» WHAT YOU ARE ASKED TO DO: In the bird description, copy word for word the part that starts with the words containing "In the Colonial" and ends with "is very pretty.".

» TEXT PASSAGE:
=-=-=

Obs. The sexes are alike, except that in the adult female the golden spots are less conspicuous than in the male, the neck-markings are less distinct, and there is a faint wash of yellow on the breast.

Note. The above description of the winter plumage is taken from a New-Zealand example presented to the British Museum by Miss R. Stone.

In the Colonial Museum there is a fine specimen obtained at Worser Bay, near Wellington, and first recorded by Mr. T. W. Kirk*, In this bird there is a slight wash of yellow over the throat, sides of the head, and fore neck; the yellow spots on the mantle and long inner secondaries are very distinct, and the dark mottling on the fore neck and breast is very pretty.

In the Auckland Museum there are two specimens (♂ and ♀) shot together at Manukau harbour early in December 1880. Both of these are in winter plumage, although they show signs of being about to assume the summer dress. Mr. Cheeseman states that ten or twelve were observed at the time these were killed.

I have before me two birds (both marked ♀) obtained by Mr. Robson on Portland Island in September and November respectively. The larger of the two gives the following measurements:—Total length 10 inches; wing, from flexure, 7·25; tail 2·75; bill, along the ridge ·95, along the edge of lower mandible 1; bare tibia ·75; tarsus 1·6; middle toe and claw 1·25. One of these is in unmistakable summer plumage, the black of the upper surface being pronounced and the yellow spots round and bright; the fore neck, breast, abdomen, and flanks irregularly marked with blotches of black, intermixed or softly blended with the greyish ground-colour and slightly suffused on the breast with yellow; lining of wings and axillary plumes smoky grey; upper surface of wings blackish brown, vandyked and varied with white, but without any yellow markings, except on the long inner secondaries; wing-feathers and tail blackish brown, the latter handsomely barred and their coverts vandyked with greyish white. Bill black; legs greyish brown (probably tinged with green in the fresh bird). The other has much less yellow on the upper surface, the spots being small and indistinct; there is an absence of dark markings on the underparts; the fore neck and breast are pale fulvous brown varied with grey; and the abdomen is yellowish white.

In Sharpe and Dresser’s ‘Birds of Europe,’ where the above synonymy has already appeared, there is an admirably exhaustive account of this species, which appears to have a very wide range in the eastern part of the Old. World, but only rarely makes its appearance in Europe. The above-named authors have enumerated the localities in which it has occurred within the limits of the Western Palæarctic region; and they express their belief that this is the bird mentioned by Pallas, under the name of C. pluvialis, as being exceedingly common in Siberia, whence it migrates in the autumn in flocks, along with other species, to more southern latitudes. Steller observed it in Kamtschatka in

* Trans. N.-Z. Inat. vol. xvii. p. 59.

Cf. also Cheeseman, Trans. N.-Z. Inst. vol. xiv. p. 264.

=-=-=

» Stored data entries:

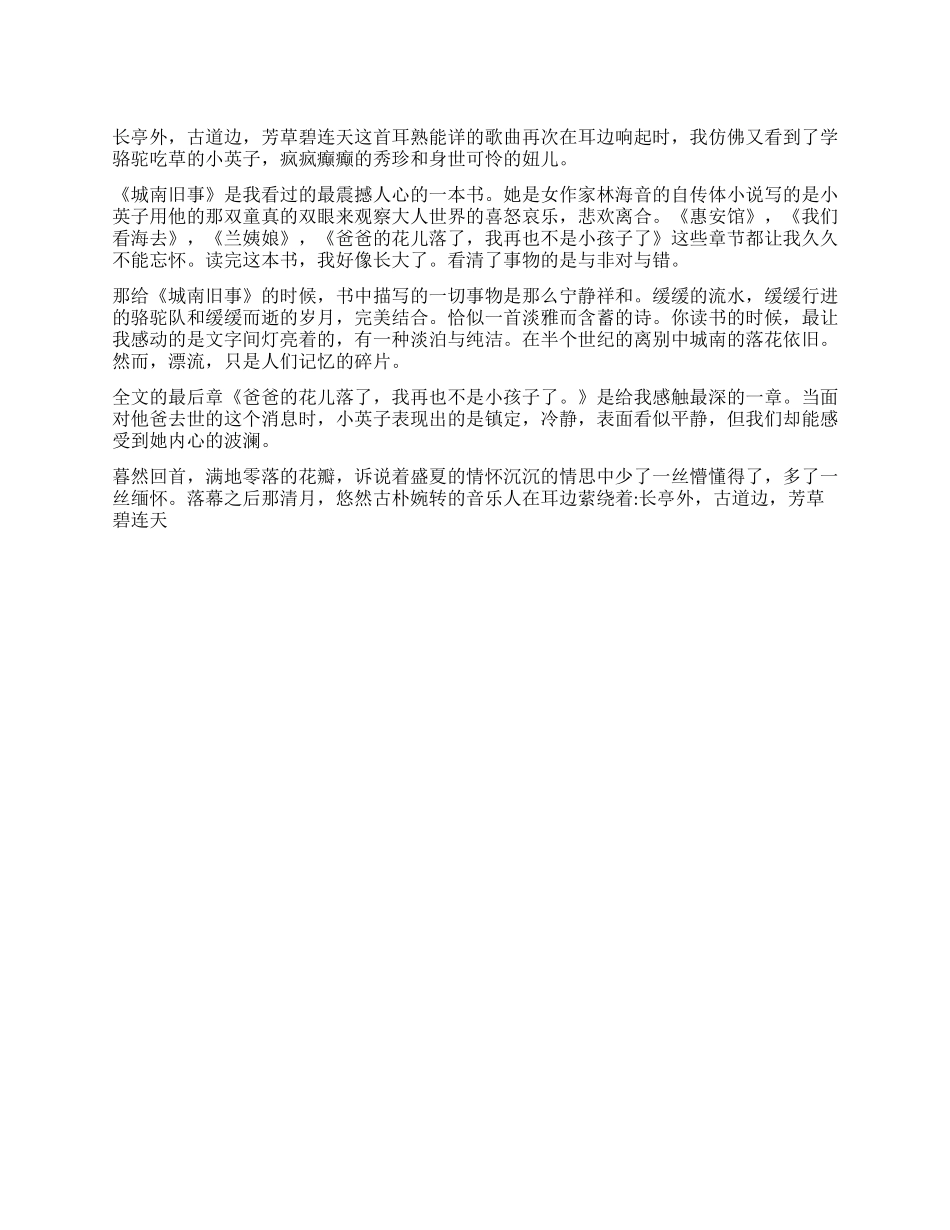 长亭外，古道边，芳草碧连天这首耳熟能详的歌曲再次在耳边响起时，我仿佛又看到了学骆驼吃草的小英子，疯疯癫癫的秀珍和身世可怜的妞儿。

《城南旧事》是我看过的最震撼人心的一本书。她是女作家林海音的自传体小说写的是小英子用他的那双童真的双眼来观察大人世界的喜怒哀乐，悲欢离合。《惠安馆》，《我们看海去》，《兰姨娘》，《爸爸的花儿落了，我再也不是小孩子了》这些章节都让我久久不能忘怀。读完这本书，我好像长大了。看清了事物的是与非对与错。

那给《城南旧事》的时候，书中描写的一切事物是那么宁静祥和。缓缓的流水，缓缓行进的骆驼队和缓缓而逝的岁月，完美结合。恰似一首淡雅而含蓄的诗。你读书的时候，最让我感动的是文字间灯亮着的，有一种淡泊与纯洁。在半个世纪的离别中城南的落花依旧。然而，漂流，只是人们记忆的碎片。

全文的最后章《爸爸的花儿落了，我再也不是小孩子了。》是给我感触最深的一章。当面对他爸去世的这个消息时，小英子表现出的是镇定，冷静，表面看似平静，但我们却能感受到她内心的波澜。

暮然回首，满地零落的花瓣，诉说着盛夏的情怀沉沉的情思中少了一丝懵懂得了，多了一丝缅怀。落幕之后那清月，悠然古朴婉转的音乐人在耳边萦绕着:长亭外，古道边，芳草碧连天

=-=-=

» EXPECTED ANSWER:
In the Colonial Museum there is a fine specimen obtained at Worser Bay, near Wellington, and first recorded by Mr. T. W. Kirk*, In this bird there is a slight wash of yellow over the throat, sides of the head, and fore neck; the yellow spots on the mantle and long inner secondaries are very distinct, and the dark mottling on the fore neck and breast is very pretty.